Why is my simulation different to my target in regard to "address endianness"? #251
Description
This is probably more of a "support" question. :S
Background
I am trying to learn how I can stream data from sdram to something else, probably running at a lower clock rate.
Right now I am loading some test data in memory with boot.json together with my bare metal slightly modified demo.bin. This modification includes a small function to dump the contents from memory such that I can verify it looks like I expect. The code snippet looks as follows:
static void dump_data()
{
unsigned int base_addr = 0x41000000;
unsigned int addr;
uint32_t *data = base_addr;
uint32_t i;
printf("\nAddress Raw Word I Q\n");
for (i = 0; i < 124; i=i+1) {
addr = base_addr + i*4;
printf("0x%08x ", *(uint32_t *)&addr);
printf("0x%08x ", *(data+i) );
printf("%*d %*d \n", 4, *(data+i) & 0x0000ffff, 4, (*(data+i) & 0xffff0000) >> 16);
}
printf("\nDone dumping.\n");
}
And I get data out as I expect it.
Address Raw Word I Q
0x41000000 0x020003ff 1023 512
0x41000004 0x02da03ce 974 730
0x41000008 0x038a0346 838 906
0x4100000c 0x03ef027f 639 1007
0x41000010 0x03f601a0 416 1014
0x41000014 0x039d00d4 212 925
0x41000018 0x02f60040 64 758
0x4100001c 0x02200002 2 544
0x41000020 0x01440025 37 324
0x41000024 0x008b00a2 162 139
0x41000028 0x001a0162 354 26
0x4100002c 0x00050240 576 5
...
And I can clearly see that data in correct order in my simulation, but when I run on hardware, which is a custom board, but using a "premade" module artix7 and the ram. Specifically the Enclustra Mars AX3.

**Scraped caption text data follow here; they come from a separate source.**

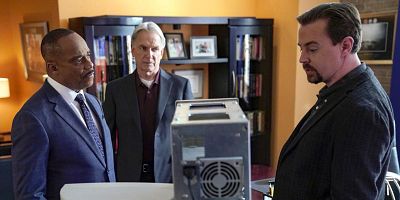 poster de la série Il était une fois McGee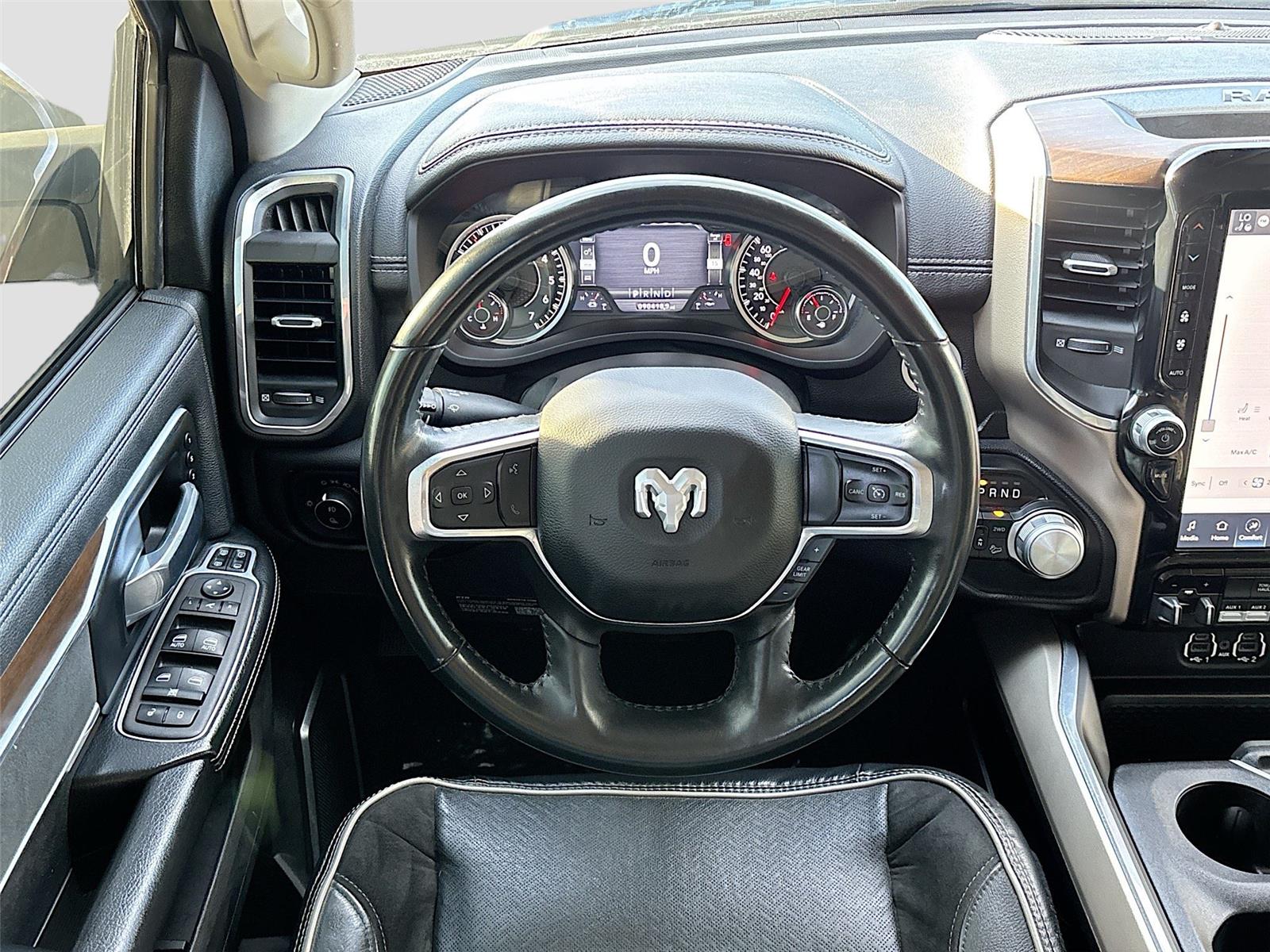 2023 Ram 2500 Laramie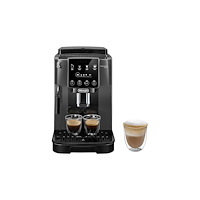 Delonghi De'Longhi Magnifica Start ECAM220.22.GB - automatisk kaffekokare med mjölkskummare - 15 bar - mörkgrå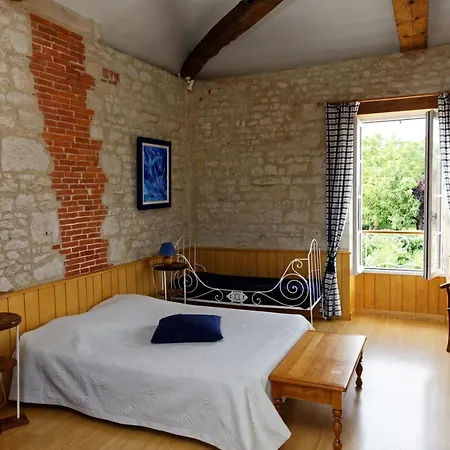 D'hotes Les Tilleuls Frühstückspension 3*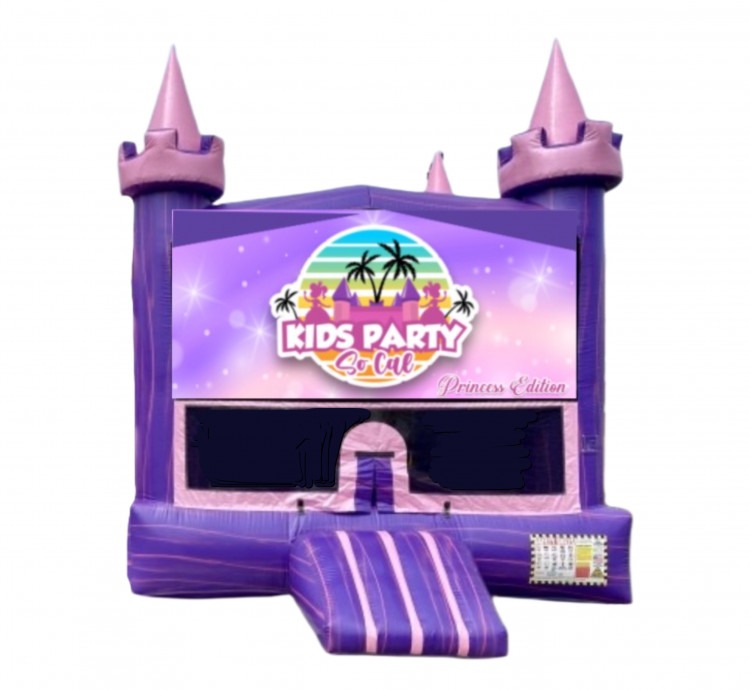 (Large) Princess Party Castle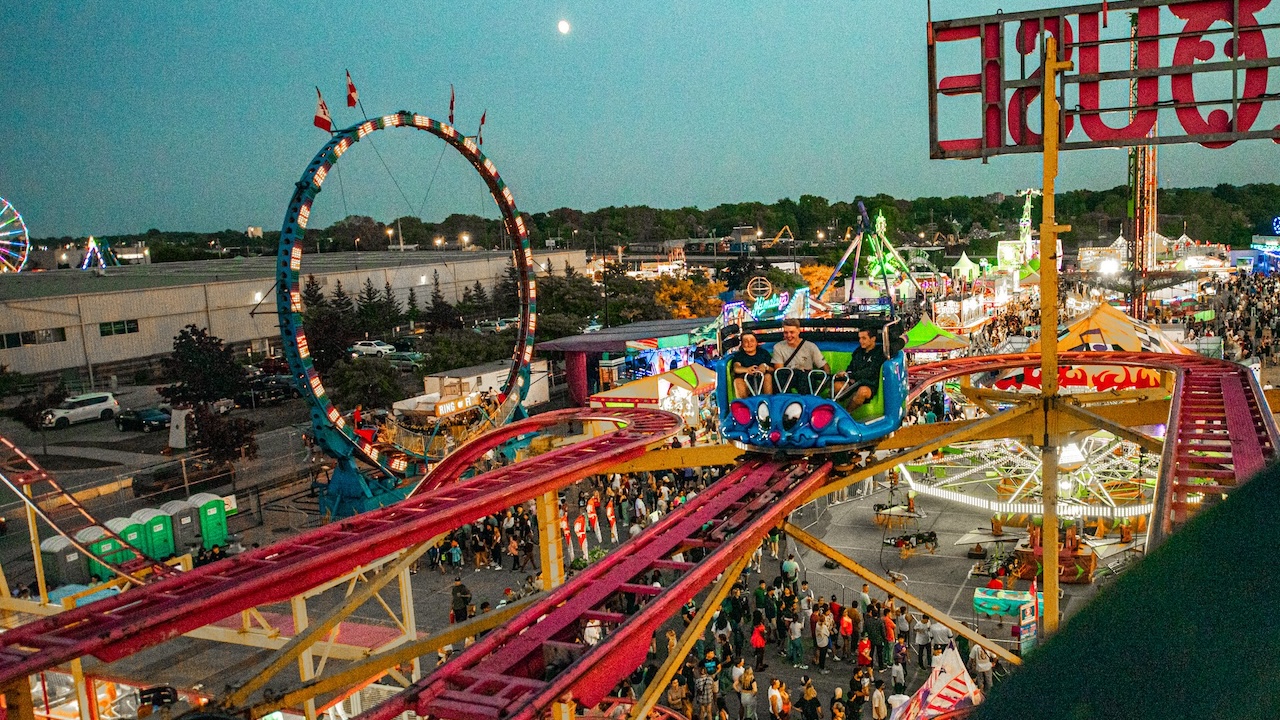WesternFair2024 Midway 056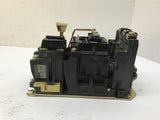 Allen-Bradley 509-AOD Starter Size 0 115-120 V coil 3 Phase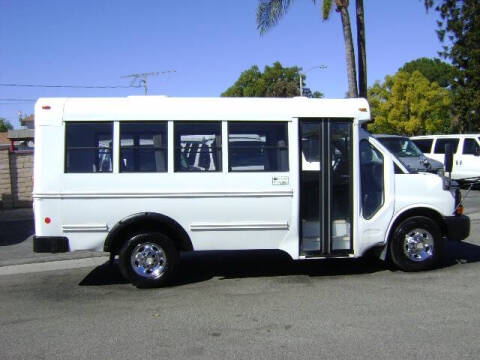 2011 Chevrolet Express 3500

Right now I have found that one can use the stream stuff to easily insert a CDC (ClockDomainCrossing) buffer. This appear to perfect in simulation. Note I get the same output from my modified demo.bin in sim and on target, suggesting that the data is put in memory the same way -- leaving only the difference be how litedram accesses the memory.
Problem
Originally I found this discrepancey between the sim and target.

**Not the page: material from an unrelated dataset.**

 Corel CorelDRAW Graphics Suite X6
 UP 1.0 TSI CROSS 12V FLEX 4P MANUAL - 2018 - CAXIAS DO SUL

Until it dawened upon me that that the sine wave just seems to have chunks of samples revered.
I get 4x32 bits from the DMA thing, but I get the lowest address last. Compare above dump with
That is directly out of the DMA as I have wired it with self.output_sig2.eq(dma.source.data)
.
This is my code https://github.com/nickoe/litex-boards/blob/f3090247db0a7d26291c39860eede3a3aa46ca64/litex_boards/targets/mars_ax3_custom.py#L133-L152
I tried to use my own fsm for the LiteDRAMDMAReader
first, and I now think I understand that pretty well, but I also tried the DMAReader
from litevideo which appears to give me the same results. Leaving me with a difference in the hw somehow.
This is my platform io definition:
https://github.com/nickoe/litex-boards/blob/f3090247db0a7d26291c39860eede3a3aa46ca64/litex_boards/platforms/mars_ax3.py#L45-L83
Where I added my own new SDRAM timing definitions. It passes the memory check in the bios.
https://github.com/nickoe/litex-boards/blob/f3090247db0a7d26291c39860eede3a3aa46ca64/litex_boards/targets/mars_ax3.py#L88-L108
I hope someone could enlighten my as to why this happens. My expectation was to get the data out in the order I am addressing them in -- and not in reverse order.